DOCUMENT TEXT —
►
= James Stewart, Earl of Moray =

Illegitimate son of James IV of Scotland

James Stewart, Earl of Moray (c. 1500–1544) was a Scottish nobleman and diplomat.

He was the illegitimate son of James IV of Scotland and his mistress Janet Kennedy. He became Earl of Moray in 1501. His upbringing included a period at Stirling Castle, in the care of Andrew Aytoun, and then he and his mother were moved to Darnaway Castle. Like his elder half-brother Alexander Stewart, he was sent to the Continent to study under the humanist scholar Erasmus. He was young enough to avoid fighting at the disastrous Battle of Flodden in 1513.

He should not be confused with the two later and better-known 16th-century Earls of Moray who were also called James Stewart: his nephew James Stewart, 1st Earl of Moray, who was Regent during the minority of James VI, and this nephew's son-in-law James Stewart, 2nd Earl of Moray, who was The Bonny Earl of Murray of the famous ballad.

According to John Lesley, in 1526 Moray protected the young heir of Lachlan Mackintosh of Dunnachtan or Dunachton, his nephew, from his half-brothers Hector and William, who came to Dyke by Darnaway and burnt the countryside and killed several people, and captured Petty Castle belonging to Ogilvy of Durne or Durness. Moray got a commission from James V to raise an army and attack the Mackintosh brothers. Hector Mackintosh was brought back to Forres and beheaded, William Mackintosh was pardoned but murdered soon after in St Andrews. The young Mackintosh heir was brought up by Moray and the Laird of Findlater.

Moray had a varied relationship with his half-brother James V, and was imprisoned for a time. In February 1531, James V gave him a commission to negotiate with rebels in the Scottish Isles and offer them pardons for future obedience.

Moray went to France and was invested in the Order of Saint Michael by the Duke of Vendôme. In April 1536 Francis I of France arranged that James V would marry the Duke of Vendôme's daughter, Mary of Bourbon. Francis sent a courtier, Guillaume d'Yzernay, to the Earl of Moray with the collar and insignia of the Order of Saint Michael to give to James V as a token of his affection and their family union. Moray was instructed to present the collar with the same ceremonies that the Duke had observed at his investiture into the order.

The 16th-century historian John Lesley, Bishop of Ross praised Moray for his diplomatic skills. In 1543 the Earl arranged the accidental destruction of valuable Venetian glass at a banquet to impress Peter Francisco Contarini, Patriarch of Venice, producing another set of glasses after the first was cleared away. Mary's secretary Claude Nau also recorded a version of this story.

He had homes in Edinburgh, Balnageith near Forres, Elgin and Darnaway Castle. He wrote a will in June 1540, when he was planning to travel to France for the sake of his health. He was involved in keeping Tantallon Castle in 1542 and was paid £100 Scots for his expenses.

==Family==
James Stewart married Lady Elizabeth Campbell, daughter of Colin Campbell, 3rd Earl of Argyll and Lady Jean Gordon, in August 1529. They had one daughter, Lady Mary Stewart, who married John Stewart, Master of Buchan. She obtained a divorce on 12 September 1560 and died childless.

His widow, Elizabeth Campbell, Countess of Moray, later married John Gordon, 11th Earl of Sutherland, and died around 1548.

James had an illegitimate son, also called James Stewart, with Marion Stewart, as well as a daughter, Elizabeth Stewart.
◄
PROBLEM A —
Copy the biography word for word from "His widow, Elizabeth" up to and including "daughter, Elizabeth Stewart.".
PROBLEM B —
Using the biography, say whether each statement agrees with it: (i) he became Earl of Moray in 1501; (ii) his widow later married an Earl of Argyll; (iii) his daughter Lady Mary Stewart had children. Answer yes or no for each and quote the words that decide it.

Stored data:
►
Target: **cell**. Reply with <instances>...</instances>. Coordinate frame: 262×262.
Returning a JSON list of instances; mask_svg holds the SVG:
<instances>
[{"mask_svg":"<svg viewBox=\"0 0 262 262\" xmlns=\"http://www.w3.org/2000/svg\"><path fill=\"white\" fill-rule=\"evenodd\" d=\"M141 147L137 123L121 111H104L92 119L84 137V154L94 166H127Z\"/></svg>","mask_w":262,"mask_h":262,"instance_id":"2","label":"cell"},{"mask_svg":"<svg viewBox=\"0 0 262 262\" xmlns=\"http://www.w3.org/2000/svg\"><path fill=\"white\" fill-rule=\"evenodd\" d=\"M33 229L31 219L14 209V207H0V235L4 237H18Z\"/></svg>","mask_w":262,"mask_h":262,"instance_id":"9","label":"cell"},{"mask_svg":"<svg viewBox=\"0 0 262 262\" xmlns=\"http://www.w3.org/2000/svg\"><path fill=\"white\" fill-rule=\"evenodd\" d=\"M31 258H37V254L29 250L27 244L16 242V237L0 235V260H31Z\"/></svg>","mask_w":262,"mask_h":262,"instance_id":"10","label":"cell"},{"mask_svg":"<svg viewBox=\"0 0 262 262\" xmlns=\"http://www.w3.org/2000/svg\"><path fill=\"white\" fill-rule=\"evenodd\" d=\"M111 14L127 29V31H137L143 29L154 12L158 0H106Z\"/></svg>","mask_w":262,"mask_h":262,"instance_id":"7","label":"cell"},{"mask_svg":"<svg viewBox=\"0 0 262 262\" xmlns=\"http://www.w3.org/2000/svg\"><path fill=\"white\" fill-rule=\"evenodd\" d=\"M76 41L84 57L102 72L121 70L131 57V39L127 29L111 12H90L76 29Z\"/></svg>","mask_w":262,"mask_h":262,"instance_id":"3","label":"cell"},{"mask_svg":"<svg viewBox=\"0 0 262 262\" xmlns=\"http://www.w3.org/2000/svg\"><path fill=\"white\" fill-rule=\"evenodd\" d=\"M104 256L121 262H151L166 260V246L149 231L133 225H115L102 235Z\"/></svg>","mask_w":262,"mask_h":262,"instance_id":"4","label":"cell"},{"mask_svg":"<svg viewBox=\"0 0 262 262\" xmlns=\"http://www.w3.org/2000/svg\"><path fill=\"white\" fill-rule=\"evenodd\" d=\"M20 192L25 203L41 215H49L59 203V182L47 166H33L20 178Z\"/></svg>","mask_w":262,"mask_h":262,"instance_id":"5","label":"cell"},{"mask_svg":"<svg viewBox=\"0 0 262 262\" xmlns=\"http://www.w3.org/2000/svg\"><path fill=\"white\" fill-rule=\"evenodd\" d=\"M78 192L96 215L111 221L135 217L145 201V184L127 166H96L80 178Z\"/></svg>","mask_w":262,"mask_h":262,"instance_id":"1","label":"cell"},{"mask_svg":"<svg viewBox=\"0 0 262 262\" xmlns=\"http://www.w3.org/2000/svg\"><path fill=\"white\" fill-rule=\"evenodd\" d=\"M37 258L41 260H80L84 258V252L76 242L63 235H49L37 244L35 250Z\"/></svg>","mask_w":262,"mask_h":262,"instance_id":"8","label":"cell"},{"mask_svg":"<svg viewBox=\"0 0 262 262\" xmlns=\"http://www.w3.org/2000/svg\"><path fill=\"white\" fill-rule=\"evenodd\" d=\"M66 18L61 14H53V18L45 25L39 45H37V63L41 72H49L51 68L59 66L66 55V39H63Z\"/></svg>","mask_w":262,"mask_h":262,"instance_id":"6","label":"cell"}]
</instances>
◄
TASK SOLUTION A —
His widow, Elizabeth Campbell, Countess of Moray, later married John Gordon, 11th Earl of Sutherland, and died around 1548.

James had an illegitimate son, also called James Stewart, with Marion Stewart, as well as a daughter, Elizabeth Stewart.

TASK SOLUTION B —
(i) Yes: "He became Earl of Moray in 1501."
(ii) No: "later married John Gordon, 11th Earl of Sutherland"
(iii) No: "died childless"